TEXTO DE PARTIDA:
Desde 2003 en España han muerto asesinadas por sus parejas o ex-parejas 1027 mujeres; 51 en lo que llevamos de año; 34 menores desde 2013. La causa principal de este fenómeno se denomina “violencia de género”; es decir, la estructura de las culturas y sociedades en las que convivimos se asienta sobre una jerarquía de valores patriarcales que “legitiman” y aprueban, además de las desigualdades, la violencia sistemática de los hombres sobre las mujeres.

Permítanme añadir otros datos estadísticos: a pesar de que en el último bienio 118 países han dado pasos a la hora de disminuir la discriminación legal, todavía el 90% de los países del mundo tienen una o más leyes que discriminan a la mujer. Y por lo que se refiere a costumbres discriminatorias, “casi el 75% de hombres de Pakistán creen que es inaceptable que una mujer desempeñe un trabajo remunerado. Esa desaprobación supera el 50% en Bangladesh, Yemen, Irak, Libia y Afganistán”.

INFORMACIÓN DADA:
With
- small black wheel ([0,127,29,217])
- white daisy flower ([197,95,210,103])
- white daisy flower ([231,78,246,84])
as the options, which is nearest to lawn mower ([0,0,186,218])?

==

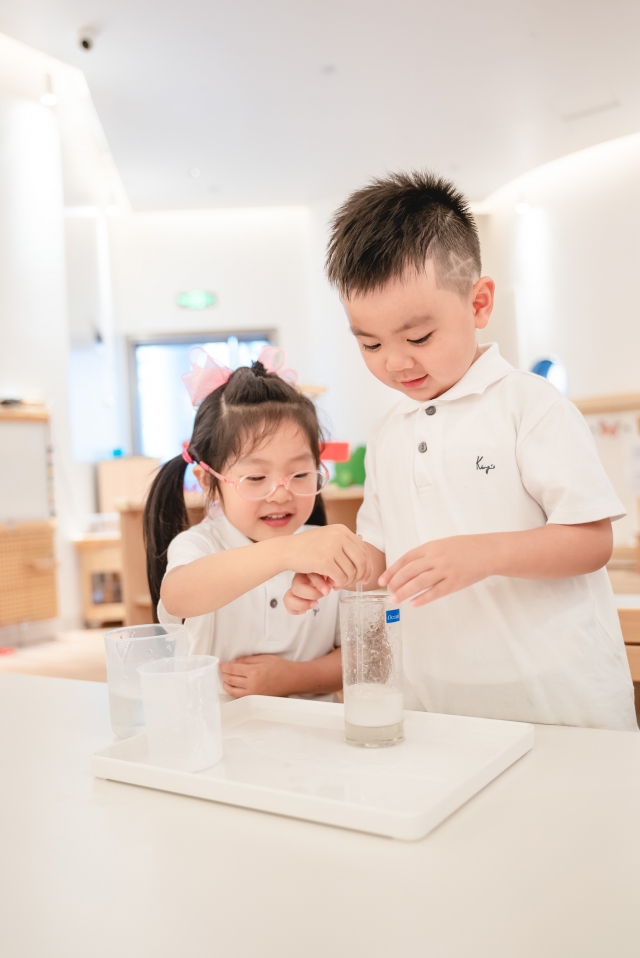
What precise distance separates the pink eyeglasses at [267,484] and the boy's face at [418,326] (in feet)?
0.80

...

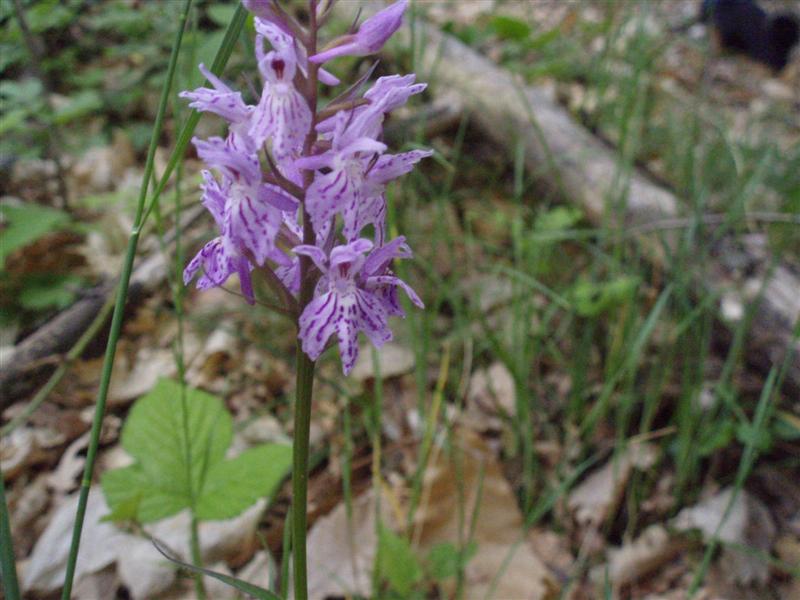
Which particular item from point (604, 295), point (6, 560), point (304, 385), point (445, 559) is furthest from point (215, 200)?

QUÉ SE PIDE: Copia otra vez el tramo del texto de partida que va desde "Desde 2003 en" hasta "sobre las mujeres.", cambiando "sociedades" por "comunidades".

LA RESPUESTA:
Desde 2003 en España han muerto asesinadas por sus parejas o ex-parejas 1027 mujeres; 51 en lo que llevamos de año; 34 menores desde 2013. La causa principal de este fenómeno se denomina “violencia de género”; es decir, la estructura de las culturas y comunidades en las que convivimos se asienta sobre una jerarquía de valores patriarcales que “legitiman” y aprueban, además de las desigualdades, la violencia sistemática de los hombres sobre las mujeres.